Egypt shows what democracy is about

Egypt shows what democracy is about

News organizations called it perhaps the biggest political crowd of mankind when millions of Egyptians took to the streets across the country on the night of June 30.

It was the first anniversary of President Mohamed Morsi’s taking of power through the first-ever free elections in the country’s thousand years of history following the spectacular “Tahrir” revolution in 2011 that ended the 30-year authoritarian regime of former President Hosni Mubarak.

Tahrir Square of Cairo was packed full of protestors who were not patient enough despite the fact that Morsi has been in power for only a year now. But they were not the only ones. In another part of Cairo, closer to Morsi’s Presidential Palace, there was another demonstration to support him, saying this democratically elected leader deserved more time to put things in order.

But why on earth after only a year in power (gained by a clear 51.7 percent) are so many people (22 million signatures) asking him to leave the job? Why, when the approval rating was as high as 78 percent at the end of his 100th day in power, is it as low as 32 percent, according to polls nowadays?

● **Stored items**:
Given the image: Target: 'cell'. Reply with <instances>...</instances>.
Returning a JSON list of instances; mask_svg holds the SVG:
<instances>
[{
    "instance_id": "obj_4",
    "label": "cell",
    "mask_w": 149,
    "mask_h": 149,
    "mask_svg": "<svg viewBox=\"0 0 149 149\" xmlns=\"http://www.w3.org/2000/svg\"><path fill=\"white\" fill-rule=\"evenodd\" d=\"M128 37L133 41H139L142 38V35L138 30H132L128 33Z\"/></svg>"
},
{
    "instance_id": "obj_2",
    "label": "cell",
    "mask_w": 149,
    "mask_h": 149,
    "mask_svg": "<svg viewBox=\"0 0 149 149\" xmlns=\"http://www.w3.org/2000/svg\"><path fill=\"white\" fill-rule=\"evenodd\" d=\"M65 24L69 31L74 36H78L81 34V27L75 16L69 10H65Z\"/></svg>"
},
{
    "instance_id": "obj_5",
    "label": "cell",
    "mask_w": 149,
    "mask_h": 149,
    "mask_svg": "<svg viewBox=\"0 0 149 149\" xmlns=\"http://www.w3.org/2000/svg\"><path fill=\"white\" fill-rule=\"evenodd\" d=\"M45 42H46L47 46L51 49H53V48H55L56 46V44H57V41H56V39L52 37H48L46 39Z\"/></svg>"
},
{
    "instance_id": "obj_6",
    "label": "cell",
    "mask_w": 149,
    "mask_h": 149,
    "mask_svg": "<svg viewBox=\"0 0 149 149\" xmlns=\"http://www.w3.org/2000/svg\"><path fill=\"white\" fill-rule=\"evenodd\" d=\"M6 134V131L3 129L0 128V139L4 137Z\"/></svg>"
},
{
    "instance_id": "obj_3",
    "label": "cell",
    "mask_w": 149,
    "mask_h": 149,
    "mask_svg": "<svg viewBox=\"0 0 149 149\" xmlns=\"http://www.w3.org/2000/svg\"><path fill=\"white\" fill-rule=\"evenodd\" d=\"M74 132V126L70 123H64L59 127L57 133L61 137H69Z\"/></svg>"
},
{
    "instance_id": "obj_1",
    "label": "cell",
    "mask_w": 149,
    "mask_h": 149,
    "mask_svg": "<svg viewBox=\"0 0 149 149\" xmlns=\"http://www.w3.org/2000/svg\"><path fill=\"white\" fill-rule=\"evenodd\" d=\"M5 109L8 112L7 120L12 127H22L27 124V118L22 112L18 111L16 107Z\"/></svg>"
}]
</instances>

● **WHAT TO WORK ON**:
[1] Summarize the article on the June 30 protests in Egypt in two sentences.
[2] Extend the article on the June 30 protests in Egypt, picking up after its final sentence.
The stored items have nothing to do with the article on the June 30 protests in Egypt.

● **RESPONSES TO THE EXERCISE**:
[1] On June 30, the first anniversary of Mohamed Morsi taking power through Egypt's first free elections after the 2011 revolution, millions of Egyptians filled the streets. Protestors packed Tahrir Square while another crowd near the Presidential Palace backed him, and the article asks why a leader elected with 51.7 percent now faces 22 million signatures demanding he leave and an approval rating that fell from 78 percent to 32 percent.

[2]
There are of course economic reasons for that, but a year is nothing to put the Egyptian economy, which has relied on government subsidies on almost everything from bread to electricity for the last few decades, in order.

The share of political reasons to find answers to those questions is seemingly higher. Morsi’s tendencies to concentrate all power in the presidency with fewer checks and balances over it and impatience to fill almost all government positions with members of Ikhwan-i Muslimin, the Muslim Brotherhood (which was the main reason for the incident in Luxor last month), some of whom even have criminal records, possibly scared many Egyptians that their long-awaited revolution and freedom were about to be hijacked by someone who had also suffered under the former authoritarian rule.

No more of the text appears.